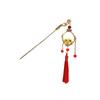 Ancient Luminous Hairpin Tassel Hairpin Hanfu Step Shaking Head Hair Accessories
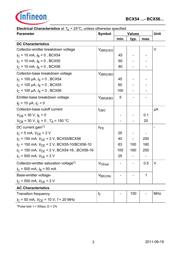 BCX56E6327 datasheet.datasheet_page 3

---

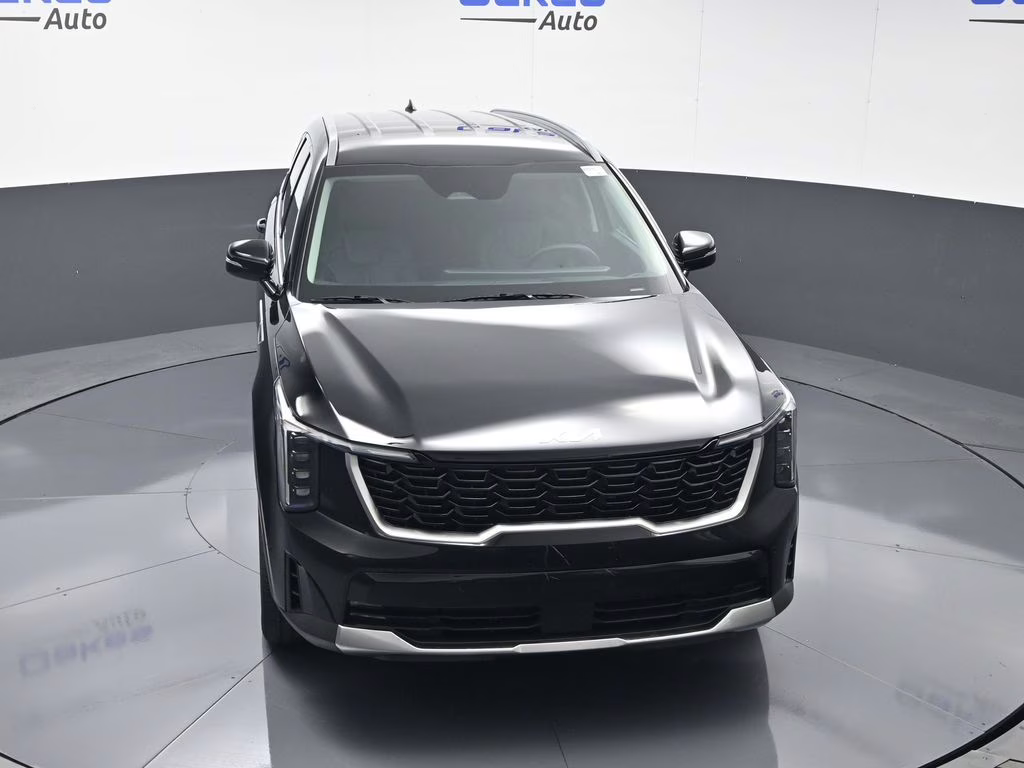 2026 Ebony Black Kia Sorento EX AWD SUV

**Activity**: Reproduce the listing above from the line that holds "Ancient Luminous Hairpin" through the line that holds "BCX56E6327 datasheet.datasheet_page 3", both included, with the pictures left out.

**Response box**:
 Ancient Luminous Hairpin Tassel Hairpin Hanfu Step Shaking Head Hair Accessories
 BCX56E6327 datasheet.datasheet_page 3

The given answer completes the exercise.